→ **REQUIRED WORK**
In the article on processor simulators below, what weakness of the VTune simulator is named?

→ **SOURCE PASSAGE**
== == ==

One of VTune's best features is its simulation-analysis capability. After it runs the simulation, VTune displays the number of clocks each instruction took to execute (Figure 4). In its analysis, VTune also shows you all penalties, warnings, and pipeline-pairing issues associated with each instruction. This analysis allows you to tune your code to keep pipelines full, minimize cache misses, and minimize other types of operation stalls. Click here to download Intel's VTUNE session.

VTune has excellent online help almost anywhere on VTune's displays. Online help not only shows you how to use VTune, but also provides detailed explanations for each penalty, warning, and pairing issue that you click on. One weakness of the simulator is that it doesn't model system behavior. For example, you can't configure the memory model, which prevents you from analyzing the performance differences associated with DRAM types. VTune sells for $279 (retail), but it's generally free to software developers.

Processor simulators are an evolving technology. But every processor vendor is heading toward the same goal: simulators that behave like real devices. And in the latest trend, vendors are offering or developing simulators to represent the entire system. It is reasonable to assume that simulators could replace in-circuit emulators. It also seems reasonable that simulators should replace hardware-development and -evaluation boards, especially when you consider that simulators let you easily change parameters, such as memory wait states or processor frequency.

However, simulators just can't handle some system events, such as the precise timing of external signals. Furthermore, a simulator will never be able to guarantee the outcome of race events, as when two or more signals simultaneously come into the processor. Or consider how a simulator handles a situation in which the CPU and the DRAM controller simultaneously request the bus. Also, how does a simulator handle the effects of DRAM refresh cycles on execution speeds? Signal timing between asynchronous events, such as the assertion of an interrupt-request signal, may also vary, depending on when the CPU samples the event. Even a difference of a single clock cycle when the processor recognizes an interrupt request may impact the timing if, during that one clock cycle, the processor masked out the interrupt. So, as good as the simulation technology gets, remember, there ain't nothing like the real thing, baby!


Acknowledgments

Thanks to my simulator driving instructors: Gary Carlton of Intel, Darrell Johansen of Microchip, Mark Pauna of Software Development Systems, Joseph Rothman of CARDtools, Thomas Schaer of Siemens, and Greg Yukna of Analog Devices.


  • Most DSP and µP simulators fit into one of two categories: instruction-accurate and cycle-accurate.

  • Some µP simulators can model an entire system. CARDtools' NitroVP is a primary example of this type of simulator.

  • Many cycle-accurate simulators are good enough to produce reliable benchmark results.

  • Today's simulators are fast. You no longer have to start your simulations before a long weekend.

Do simulators meet the needs of performance benchmarks?

== == ==

→ **GIVEN DATA**
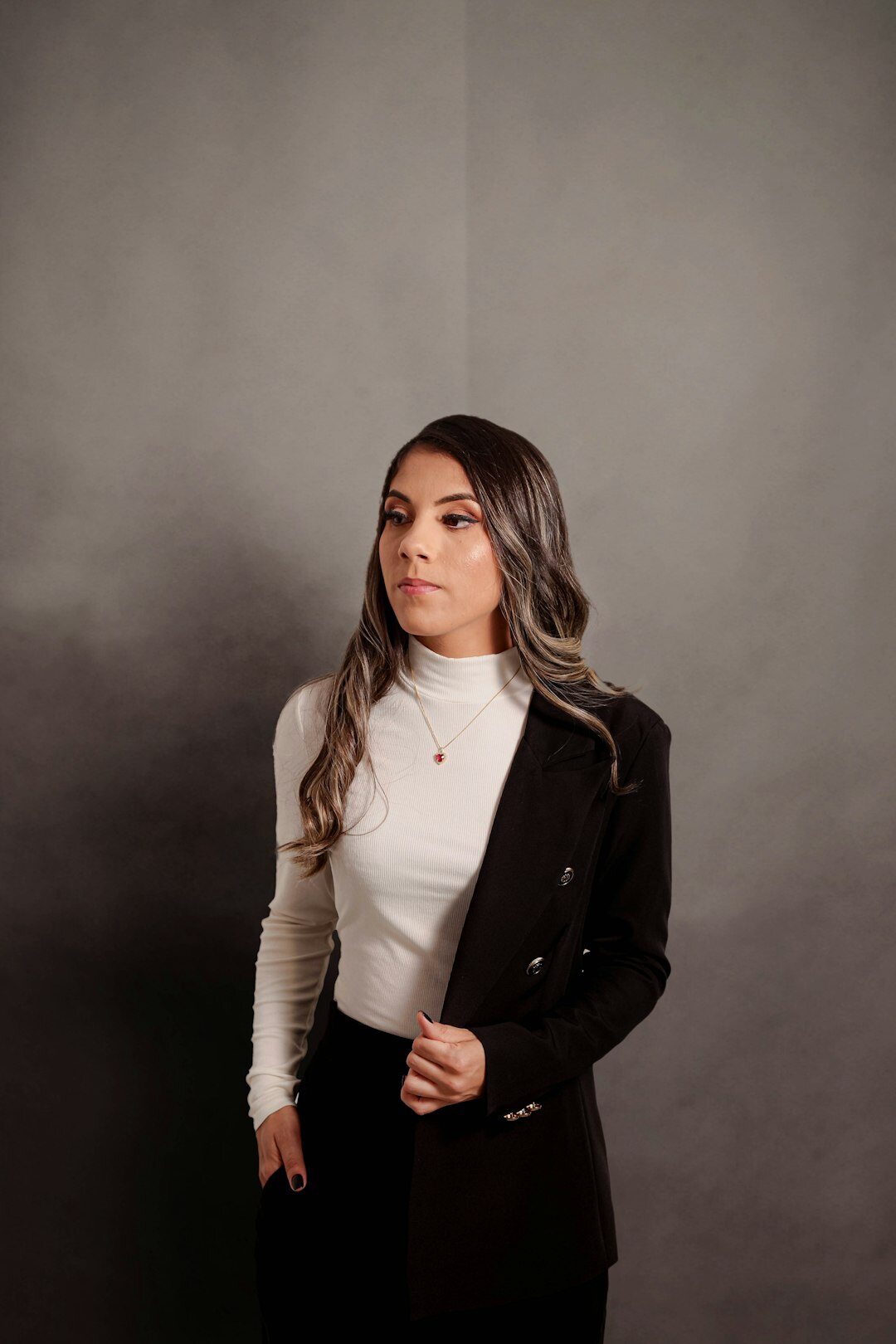 Studio portrait of a professional Hispanic woman with an elegant blazer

== == ==

→ **SOLUTION TO THE PROBLEM**
It doesn't model system behavior.